A new technique has been developed by a research team from Columbia Engineering in order to create the first ever single-molecule diode.

This new method enabled the researchers to create molecular diodes capable of delivering a level of performance 50 times better than all previous designs. The research team at Columbia Engineering have become the first people in the world to fabricate a single-molecule diode, paving the way for practical technological applications of nanoscale devices.

Our new approach created a single-molecule diode that has a high (>250) rectification and a high “on” current (~ 0.1 micro Amps).

Latha Venkataraman

Associate Professor of Applied Physics at Columbia Engineering

“Constructing a device where the active elements are only a single molecule has long been a tantalizing dream in nanoscience. This goal, which has been the ‘holy grail’ of molecular electronics ever since its inception with Aviram and Ratner’s 1974 seminal paper, represents the ultimate in functional miniaturization that can be achieved for an electronic device.”
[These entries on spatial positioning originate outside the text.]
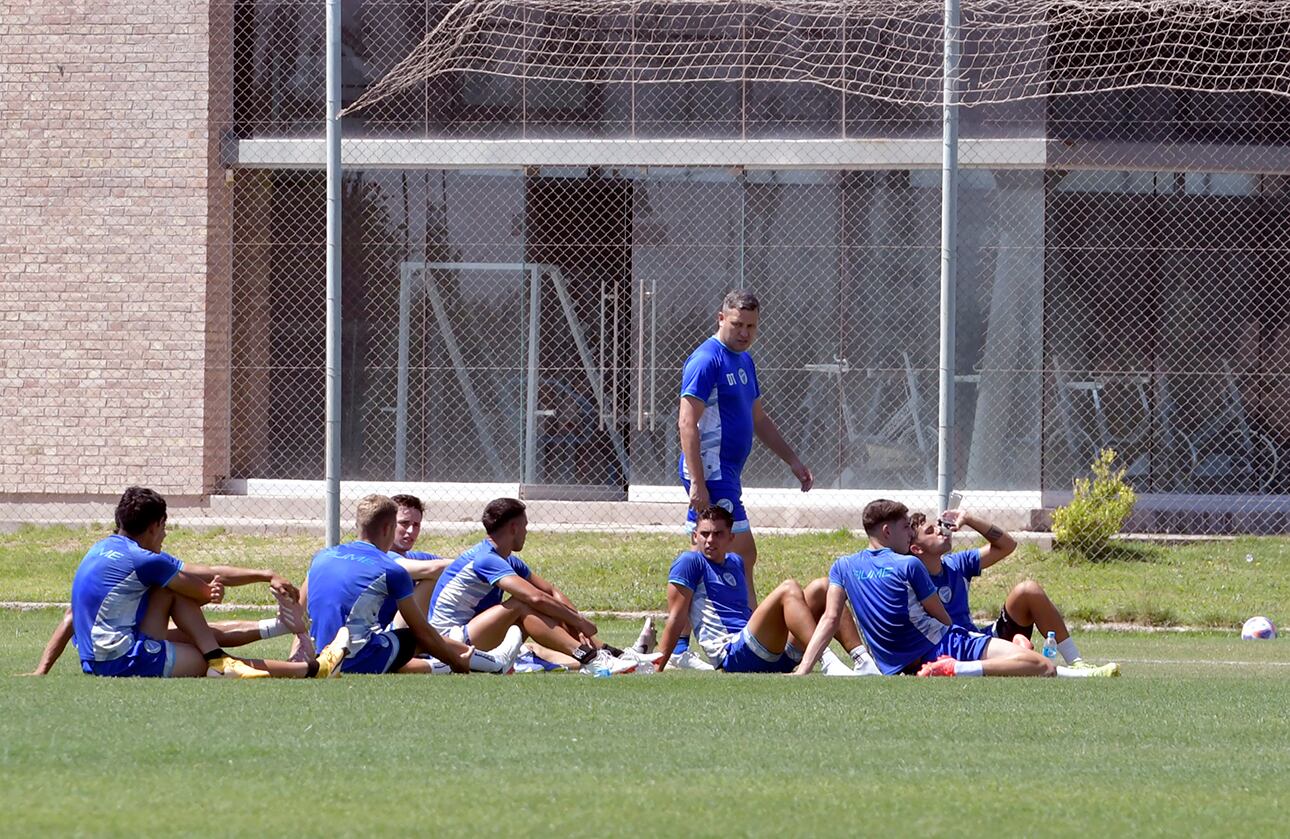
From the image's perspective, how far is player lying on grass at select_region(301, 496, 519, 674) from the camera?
8961 millimetres

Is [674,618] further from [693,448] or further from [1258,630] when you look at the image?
[1258,630]

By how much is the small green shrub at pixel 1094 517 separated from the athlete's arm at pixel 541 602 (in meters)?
7.34

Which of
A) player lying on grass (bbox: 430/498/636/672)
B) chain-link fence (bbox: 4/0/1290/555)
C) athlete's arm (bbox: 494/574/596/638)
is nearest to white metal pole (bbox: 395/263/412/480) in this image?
chain-link fence (bbox: 4/0/1290/555)

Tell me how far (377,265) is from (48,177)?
3.52m

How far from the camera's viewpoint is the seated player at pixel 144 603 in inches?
338

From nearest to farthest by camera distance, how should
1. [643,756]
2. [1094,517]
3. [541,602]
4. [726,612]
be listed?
[643,756] < [541,602] < [726,612] < [1094,517]

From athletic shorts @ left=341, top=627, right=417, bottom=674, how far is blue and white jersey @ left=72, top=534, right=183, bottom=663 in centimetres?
104

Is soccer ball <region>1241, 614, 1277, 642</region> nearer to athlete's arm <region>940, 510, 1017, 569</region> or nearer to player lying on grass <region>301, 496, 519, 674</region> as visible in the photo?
athlete's arm <region>940, 510, 1017, 569</region>

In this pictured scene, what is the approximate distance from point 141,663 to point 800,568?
298 inches

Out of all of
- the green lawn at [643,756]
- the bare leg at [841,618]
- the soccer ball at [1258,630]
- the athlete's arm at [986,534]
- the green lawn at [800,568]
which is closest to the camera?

The increasing miniaturization of electronic devices has made the field of molecular electronics more important than ever before, with single molecules representing the ultimate limit of miniaturization.

Arieh Aviram and Mark Ratner first proposed the concept of developing a single-molecule diode. According to their 1974 seminal paper, it is possible for a molecule to behave like a rectifier, which conducts electric current in only one direction.
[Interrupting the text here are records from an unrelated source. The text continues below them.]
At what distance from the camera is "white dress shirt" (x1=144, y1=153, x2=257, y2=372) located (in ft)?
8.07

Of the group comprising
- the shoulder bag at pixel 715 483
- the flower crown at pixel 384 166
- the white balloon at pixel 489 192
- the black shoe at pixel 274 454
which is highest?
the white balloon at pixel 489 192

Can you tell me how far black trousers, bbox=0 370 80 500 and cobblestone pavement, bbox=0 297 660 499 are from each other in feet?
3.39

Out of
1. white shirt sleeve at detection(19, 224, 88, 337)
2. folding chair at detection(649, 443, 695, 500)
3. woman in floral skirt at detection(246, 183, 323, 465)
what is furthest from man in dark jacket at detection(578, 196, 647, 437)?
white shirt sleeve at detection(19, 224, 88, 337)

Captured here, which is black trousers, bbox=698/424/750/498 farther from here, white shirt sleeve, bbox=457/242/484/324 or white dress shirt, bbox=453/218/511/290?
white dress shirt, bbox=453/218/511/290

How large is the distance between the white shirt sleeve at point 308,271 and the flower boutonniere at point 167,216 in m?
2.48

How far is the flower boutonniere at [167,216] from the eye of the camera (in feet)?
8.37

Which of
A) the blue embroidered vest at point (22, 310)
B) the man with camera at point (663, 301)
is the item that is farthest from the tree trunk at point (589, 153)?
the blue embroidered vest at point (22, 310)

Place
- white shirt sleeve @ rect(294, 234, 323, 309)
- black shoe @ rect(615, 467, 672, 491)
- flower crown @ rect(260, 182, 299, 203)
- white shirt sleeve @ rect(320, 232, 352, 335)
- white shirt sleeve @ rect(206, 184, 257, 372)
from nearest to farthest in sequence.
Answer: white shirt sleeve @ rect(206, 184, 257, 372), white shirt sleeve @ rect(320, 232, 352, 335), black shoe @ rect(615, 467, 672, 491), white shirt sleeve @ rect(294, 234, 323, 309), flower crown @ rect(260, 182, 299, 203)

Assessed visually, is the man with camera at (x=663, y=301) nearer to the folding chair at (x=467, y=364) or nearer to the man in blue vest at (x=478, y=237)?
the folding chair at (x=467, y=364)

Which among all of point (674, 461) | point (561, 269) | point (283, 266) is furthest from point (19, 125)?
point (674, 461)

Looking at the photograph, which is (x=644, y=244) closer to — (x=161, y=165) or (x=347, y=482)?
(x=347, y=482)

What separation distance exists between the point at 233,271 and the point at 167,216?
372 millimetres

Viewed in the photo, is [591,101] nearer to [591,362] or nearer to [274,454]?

Since 1974, the charge-transport properties of molecules have been investigated by researchers worldwide. It has also been demonstrated that attaching single-molecules to metal electrodes (single-molecule junctions) enables a range of circuit elements such as transistors, switches, resistors and even diodes. Quantum mechanical effects such as interference can also be clearly observed in the conductance properties of molecular junctions.
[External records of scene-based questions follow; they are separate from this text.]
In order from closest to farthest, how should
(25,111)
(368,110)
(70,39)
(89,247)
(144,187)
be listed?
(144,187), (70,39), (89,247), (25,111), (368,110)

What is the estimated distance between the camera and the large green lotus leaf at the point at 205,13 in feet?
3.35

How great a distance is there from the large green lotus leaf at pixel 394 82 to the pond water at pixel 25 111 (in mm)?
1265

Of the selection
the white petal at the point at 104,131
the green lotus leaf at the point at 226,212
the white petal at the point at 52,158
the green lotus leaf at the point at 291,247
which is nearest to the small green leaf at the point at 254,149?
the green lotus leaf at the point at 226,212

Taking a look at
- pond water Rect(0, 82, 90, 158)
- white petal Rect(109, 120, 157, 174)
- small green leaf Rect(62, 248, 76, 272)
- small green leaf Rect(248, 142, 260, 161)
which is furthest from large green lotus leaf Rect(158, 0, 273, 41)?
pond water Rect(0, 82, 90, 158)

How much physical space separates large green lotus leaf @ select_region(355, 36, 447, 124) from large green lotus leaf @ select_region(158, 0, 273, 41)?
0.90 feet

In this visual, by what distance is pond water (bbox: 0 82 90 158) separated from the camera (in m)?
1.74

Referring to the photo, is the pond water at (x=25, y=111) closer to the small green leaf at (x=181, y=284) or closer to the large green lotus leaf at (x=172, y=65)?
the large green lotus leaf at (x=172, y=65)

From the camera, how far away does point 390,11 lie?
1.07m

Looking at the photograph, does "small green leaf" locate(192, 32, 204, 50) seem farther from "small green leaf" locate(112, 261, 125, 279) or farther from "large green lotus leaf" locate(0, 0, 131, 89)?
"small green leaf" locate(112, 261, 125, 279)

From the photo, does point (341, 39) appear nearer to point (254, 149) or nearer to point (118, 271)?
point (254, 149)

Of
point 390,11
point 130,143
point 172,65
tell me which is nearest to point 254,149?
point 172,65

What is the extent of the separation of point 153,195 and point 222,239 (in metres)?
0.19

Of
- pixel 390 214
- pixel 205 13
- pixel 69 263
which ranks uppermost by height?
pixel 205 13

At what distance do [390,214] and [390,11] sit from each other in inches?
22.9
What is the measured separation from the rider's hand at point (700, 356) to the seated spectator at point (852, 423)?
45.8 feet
The structure of a diode must be asymmetric. The environment experienced by the electricity flowing in one direction must be different from that experienced by the electricity flowing in the opposite direction. As a result, molecules with a asymmetric structure have been designed in order to create a single-molecule diode.

While such asymmetric molecules do indeed display some diode-like properties, they are not effective.

Brian Capozzi

PhD Student at Columbia Engineering and Lead Author of the Paper

“A well-designed diode should only allow current to flow in one direction—the ‘on’ direction—and it should allow a lot of current to flow in that direction. Asymmetric molecular designs have typically suffered from very low current flow in both ‘on’ and ‘off’ directions, and the ratio of current flow in the two has typically been low. Ideally, the ratio of ‘on’ current to ‘off’ current, the rectification ratio, should be very high.”

Creating an environmental asymmetry around the molecular junction was the focus point of Venkataraman and her collaborators to address the problems involved in an asymmetric molecular design.

The environmental asymmetry was created by the researchers using a simple technique, in which the active molecule was surrounded by an ionic solution and contacted by means of different sizes of gold metal electrodes.

The novel approach resulted in a single-molecule diode with rectification ratios up to 250, which is 50 times greater than previous designs. The device has over 0.1µA“on” current flow, which is a much higher current that can be passed through a single molecule. Additionally, the easy implementation of this innovative technique means that it is applicable to all types of nanoscale devices, including devices made with graphene electrodes.

“It’s amazing to be able to design a molecular circuit, using concepts from chemistry and physics, and have it do something functional,” Venkataraman says.

The length scale is so small that quantum mechanical effects are absolutely a crucial aspect of the device. So it is truly a triumph to be able to create something that you will never be able to physically see and that behaves as intended.

Latha Venkataraman

Associate Professor of Applied Physics at Columbia Engineering

Currently, Venkataraman and her research team at Columbia Engineering are striving to understand the fundamental physics which underpins their innovation and improve the rectification ratios using new molecular systems.

The study results have been published in the May 25 issue of the journal Nature Nanotechnology, in a paper entitled "Single-Molecule Diodes with High On-Off Ratios through Environmental Control".